Siegrid Tenor-Alschausky zu TOP 13: Politik muss sich nach der Lebenswirklichkeit richten

Es gilt das gesprochene Wort!
Kiel, 25. Februar 2011


TOP 13, Große Anfrage zur Situation alleinerziehender Mütter und Väter und deren Kinder (Drucksache 17/1043)



Siegrid Tenor-Alschausky:

Politik muss sich nach der Lebenswirklichkeit richten
Jede fünfte Familie mit Kindern ist heute in Deutschland eine Einelternfamilie. Diese Familien sind überdurchschnittlich von niedrigen Einkommen und Armut betroffen. Das sind bekannte Fakten. Doch wie sieht die Situation in Schleswig-Holstein aus? Welche Konzepte zur Problemlösung gibt es? Und welche Schwerpunkte setzt die Landesregierung?
Es wäre verfehlt, Alleinerziehende und ihre Kinder lediglich als soziale Problemgruppe wahrzunehmen. Aber alle Probleme – ob es um die Diskriminierung von Frauen am Arbeitsplatz oder um die mangelnde Vereinbarkeit von Familie und Beruf geht – spitzen sich bei Alleinerziehenden besonders zu.

**Szenenbasierte räumliche Fragen**

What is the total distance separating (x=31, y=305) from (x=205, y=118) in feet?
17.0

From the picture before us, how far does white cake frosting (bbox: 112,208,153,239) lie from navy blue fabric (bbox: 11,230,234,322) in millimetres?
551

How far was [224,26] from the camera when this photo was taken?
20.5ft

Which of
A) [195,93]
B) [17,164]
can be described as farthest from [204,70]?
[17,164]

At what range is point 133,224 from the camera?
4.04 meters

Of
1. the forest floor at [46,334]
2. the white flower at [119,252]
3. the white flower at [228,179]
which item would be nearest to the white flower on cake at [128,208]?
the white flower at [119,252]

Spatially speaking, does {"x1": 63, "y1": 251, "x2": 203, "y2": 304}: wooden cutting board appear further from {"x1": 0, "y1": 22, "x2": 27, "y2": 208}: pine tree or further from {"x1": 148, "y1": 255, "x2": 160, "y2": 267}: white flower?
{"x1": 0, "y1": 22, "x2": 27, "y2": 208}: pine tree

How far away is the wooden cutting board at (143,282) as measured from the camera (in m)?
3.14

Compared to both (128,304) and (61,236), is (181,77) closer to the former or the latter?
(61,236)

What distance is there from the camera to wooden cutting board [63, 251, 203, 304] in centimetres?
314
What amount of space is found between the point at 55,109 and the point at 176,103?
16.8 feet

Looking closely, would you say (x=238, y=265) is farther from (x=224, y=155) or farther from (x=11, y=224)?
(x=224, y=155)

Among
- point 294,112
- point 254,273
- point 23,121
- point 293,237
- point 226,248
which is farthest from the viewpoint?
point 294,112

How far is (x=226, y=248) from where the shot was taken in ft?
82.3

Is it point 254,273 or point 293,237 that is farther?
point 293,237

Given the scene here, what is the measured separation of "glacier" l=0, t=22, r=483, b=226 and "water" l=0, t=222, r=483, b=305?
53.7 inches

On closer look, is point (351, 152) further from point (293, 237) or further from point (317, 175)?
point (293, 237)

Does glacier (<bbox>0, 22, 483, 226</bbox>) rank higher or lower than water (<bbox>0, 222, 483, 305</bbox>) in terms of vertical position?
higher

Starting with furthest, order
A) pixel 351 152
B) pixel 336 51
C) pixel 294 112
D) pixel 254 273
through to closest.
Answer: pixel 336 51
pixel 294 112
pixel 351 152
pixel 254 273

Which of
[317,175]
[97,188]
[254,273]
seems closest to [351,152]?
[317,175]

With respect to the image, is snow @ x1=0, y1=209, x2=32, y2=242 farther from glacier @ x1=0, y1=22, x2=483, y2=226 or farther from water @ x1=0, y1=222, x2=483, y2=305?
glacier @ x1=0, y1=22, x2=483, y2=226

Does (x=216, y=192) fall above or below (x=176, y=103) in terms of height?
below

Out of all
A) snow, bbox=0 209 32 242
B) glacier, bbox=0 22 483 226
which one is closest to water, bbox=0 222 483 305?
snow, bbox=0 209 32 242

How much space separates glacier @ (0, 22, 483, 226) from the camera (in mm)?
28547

**WAS ZU TUN IST**
1. Gib aus der Rede zu Alleinerziehenden den Abschnitt von "Siegrid Tenor-Alschausky zu" bis "setzt die Landesregierung?" wortgetreu wieder.
2. Welcher Anteil der Familien mit Kindern in Deutschland ist laut der Rede zu Alleinerziehenden heute eine Einelternfamilie?
3. Schreib die Rede zu Alleinerziehenden im Anschluss an ihren letzten Satz weiter.
Die Datensätze sind eigenständiges Material.

**ERGEBNISSE DER REIHE NACH**
1.
Siegrid Tenor-Alschausky zu TOP 13: Politik muss sich nach der Lebenswirklichkeit richten

Es gilt das gesprochene Wort!
Kiel, 25. Februar 2011


TOP 13, Große Anfrage zur Situation alleinerziehender Mütter und Väter und deren Kinder (Drucksache 17/1043)



Siegrid Tenor-Alschausky:

Politik muss sich nach der Lebenswirklichkeit richten
Jede fünfte Familie mit Kindern ist heute in Deutschland eine Einelternfamilie. Diese Familien sind überdurchschnittlich von niedrigen Einkommen und Armut betroffen. Das sind bekannte Fakten. Doch wie sieht die Situation in Schleswig-Holstein aus? Welche Konzepte zur Problemlösung gibt es? Und welche Schwerpunkte setzt die Landesregierung?

2. Jede fünfte Familie mit Kindern.

3.
Unser Dank gilt denen, die an der Beantwortung der Großen Anfrage mitgewirkt haben, auch wenn leider festzustellen bleibt, dass viele Fragen mangels statistischer Erhebungen nicht beantwortet wurden.
Die wichtigsten Fakten: Die Zahl der Alleinerziehenden in Schleswig-Holstein variierte im Erfassungszeitraum von 2005 bis 2009 zwischen 84.000 und 89.000, 2009 waren 86% der Alleinerziehenden Frauen. Der größte Anteil liegt in der Altersgruppe von 35 bis 45 Jahren, gefolgt von den 45- bis 55jährigen. Betrachtet man jedoch einen längeren Bemessungszeitraum, so kann man den Anstieg des Anteils der Alleinerziehenden von 13,6% im Jahr 1996 auf 19,6% im Jahr 2009 beobachten. 2009 haben 64% der Alleinerziehenden 1 Kind, 29,2% 2 Kinder. 6.000 Alleinerziehende haben keinen Schulabschluss, aber auch 17.000 Hochschulreife. Als dramatisch empfinde ich die Tatsache, dass 23.000 Personen über keine abgeschlossene Berufsausbildung verfügen; statistisch nur Frauen! 2



Und wie steht es um die Erwerbstätigkeit? 2/3 aller alleinerziehenden Frauen mit Kindern unter 18 sind erwerbstätig, sie arbeiten zu 34% Vollzeit im Gegensatz zu 23% bei Paarfamilien. Der Wunsch nach Erwerbstätigkeit ist deutlich höher: Mehr als die Hälfte der nicht erwerbstätigen Mütter würde gerne arbeiten. Wunsch und Wirklichkeit klaffen also weit auseinander! Alarmierend ist, dass Alleinerzeihende in Schleswig-Holstein schon 20% der arbeitslosen Frauen insgesamt ausmachen.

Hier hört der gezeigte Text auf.